This repo is a proof of concept. It illustrates how to integrate pieces of the DevSecOps reference architecture into a project.
The goal of the DevSecOps reference architecture is to provide a recommendation for
- what tasks should be included in a best-practice, end-to-end workflow,
- what tools to use for each task, and
- how to integrate the various tools into an end-to-end workflow.
Target reference architecture as defined by AWS.
Reference architecture as implemented by this iteration of the POC.

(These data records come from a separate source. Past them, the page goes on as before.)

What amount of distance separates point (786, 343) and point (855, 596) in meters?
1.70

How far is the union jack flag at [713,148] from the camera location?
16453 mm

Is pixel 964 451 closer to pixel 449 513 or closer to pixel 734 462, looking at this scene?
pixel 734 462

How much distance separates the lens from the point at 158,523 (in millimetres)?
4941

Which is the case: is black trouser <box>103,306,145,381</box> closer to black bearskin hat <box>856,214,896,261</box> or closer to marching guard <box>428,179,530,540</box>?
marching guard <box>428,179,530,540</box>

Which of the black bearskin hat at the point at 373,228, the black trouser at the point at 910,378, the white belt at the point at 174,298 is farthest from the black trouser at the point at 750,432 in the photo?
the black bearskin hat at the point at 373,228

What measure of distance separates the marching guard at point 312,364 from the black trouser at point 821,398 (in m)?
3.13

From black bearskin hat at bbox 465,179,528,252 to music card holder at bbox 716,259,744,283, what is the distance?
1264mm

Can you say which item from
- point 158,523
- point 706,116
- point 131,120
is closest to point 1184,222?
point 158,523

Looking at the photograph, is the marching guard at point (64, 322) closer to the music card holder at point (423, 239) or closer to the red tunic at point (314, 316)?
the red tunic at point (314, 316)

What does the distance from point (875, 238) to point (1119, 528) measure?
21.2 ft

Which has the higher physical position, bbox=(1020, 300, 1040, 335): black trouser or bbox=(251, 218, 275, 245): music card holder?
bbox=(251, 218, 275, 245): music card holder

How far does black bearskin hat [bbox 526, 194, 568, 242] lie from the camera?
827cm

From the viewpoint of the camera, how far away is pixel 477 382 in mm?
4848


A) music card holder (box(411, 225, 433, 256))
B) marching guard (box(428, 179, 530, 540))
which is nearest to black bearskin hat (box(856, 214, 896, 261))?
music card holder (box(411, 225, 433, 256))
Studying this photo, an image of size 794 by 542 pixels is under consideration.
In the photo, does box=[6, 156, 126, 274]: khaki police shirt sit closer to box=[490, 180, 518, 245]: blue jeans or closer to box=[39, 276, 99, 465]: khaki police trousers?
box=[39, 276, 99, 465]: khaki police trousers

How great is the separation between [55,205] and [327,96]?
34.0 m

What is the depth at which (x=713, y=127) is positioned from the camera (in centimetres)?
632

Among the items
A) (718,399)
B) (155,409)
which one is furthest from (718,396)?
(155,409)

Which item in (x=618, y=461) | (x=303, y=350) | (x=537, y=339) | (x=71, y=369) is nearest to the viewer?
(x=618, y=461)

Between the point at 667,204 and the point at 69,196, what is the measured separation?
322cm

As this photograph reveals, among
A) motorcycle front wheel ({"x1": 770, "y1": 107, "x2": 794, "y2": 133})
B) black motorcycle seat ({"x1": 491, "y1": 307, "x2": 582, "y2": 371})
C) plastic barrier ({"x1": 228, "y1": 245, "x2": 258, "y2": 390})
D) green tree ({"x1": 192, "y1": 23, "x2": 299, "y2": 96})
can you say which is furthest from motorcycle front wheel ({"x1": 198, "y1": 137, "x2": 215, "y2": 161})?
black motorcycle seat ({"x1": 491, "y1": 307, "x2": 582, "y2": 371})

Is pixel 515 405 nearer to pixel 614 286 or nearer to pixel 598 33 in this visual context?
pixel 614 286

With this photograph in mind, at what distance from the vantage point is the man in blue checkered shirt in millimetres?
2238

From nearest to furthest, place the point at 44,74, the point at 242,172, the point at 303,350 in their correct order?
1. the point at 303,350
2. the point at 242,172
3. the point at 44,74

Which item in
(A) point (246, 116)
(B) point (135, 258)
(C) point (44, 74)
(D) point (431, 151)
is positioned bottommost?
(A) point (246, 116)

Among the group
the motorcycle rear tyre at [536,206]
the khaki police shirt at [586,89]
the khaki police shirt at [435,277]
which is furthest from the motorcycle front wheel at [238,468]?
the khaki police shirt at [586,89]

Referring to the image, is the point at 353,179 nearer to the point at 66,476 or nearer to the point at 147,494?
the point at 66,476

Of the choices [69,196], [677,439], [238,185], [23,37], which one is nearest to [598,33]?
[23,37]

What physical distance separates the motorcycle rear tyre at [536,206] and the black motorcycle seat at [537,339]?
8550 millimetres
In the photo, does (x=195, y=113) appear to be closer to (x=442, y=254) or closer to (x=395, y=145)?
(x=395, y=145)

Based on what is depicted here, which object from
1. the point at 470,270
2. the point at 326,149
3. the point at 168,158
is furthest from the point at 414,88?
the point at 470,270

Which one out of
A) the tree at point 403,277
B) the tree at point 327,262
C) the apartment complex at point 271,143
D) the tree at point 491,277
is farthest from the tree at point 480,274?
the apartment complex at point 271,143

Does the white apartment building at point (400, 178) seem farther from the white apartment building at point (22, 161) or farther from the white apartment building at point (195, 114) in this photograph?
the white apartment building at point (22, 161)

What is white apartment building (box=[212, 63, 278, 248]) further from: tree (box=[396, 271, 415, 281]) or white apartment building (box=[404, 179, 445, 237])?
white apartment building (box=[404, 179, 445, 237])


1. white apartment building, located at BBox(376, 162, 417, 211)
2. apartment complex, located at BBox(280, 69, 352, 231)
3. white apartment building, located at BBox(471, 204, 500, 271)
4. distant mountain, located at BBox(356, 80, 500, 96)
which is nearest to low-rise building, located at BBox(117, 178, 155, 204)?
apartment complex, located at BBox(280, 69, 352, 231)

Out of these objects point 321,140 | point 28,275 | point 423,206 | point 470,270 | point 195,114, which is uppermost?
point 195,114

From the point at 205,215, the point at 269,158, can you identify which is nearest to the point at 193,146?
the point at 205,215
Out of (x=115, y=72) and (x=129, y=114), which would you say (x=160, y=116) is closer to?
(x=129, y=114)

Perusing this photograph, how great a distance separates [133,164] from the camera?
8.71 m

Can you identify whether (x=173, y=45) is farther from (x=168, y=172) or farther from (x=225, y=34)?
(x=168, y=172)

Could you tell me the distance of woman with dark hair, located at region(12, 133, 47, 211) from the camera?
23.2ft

All environment variables are stored in the 'dobra' context.
- ARTIFACTORY_API_KEY
- ARTIFACTORY_URL
- ARTIFACTORY_USER
- AWS_DEFAULT_REGION
- AWS_ROLE_ARN_DEVOPSBOX_SERVERLESS: For OpenID Connect
- SNYK_TOKEN
Deployed to AWS Lambda, us-west-1. Application names:
- inventory-dev
- wishlist-dev
Monitoring by AWS CloudWatch, us-west-1. Log groups:
- /aws/lambda/inventory-dev-hello
- /aws/lambda/wishlist-dev-hello
Notes:
- Only two out of the three services are deployed (wishlist and inventory). The cart service isn't deployed because it is blocked by failing tests.
- The wishlist and inventory services don't have tests.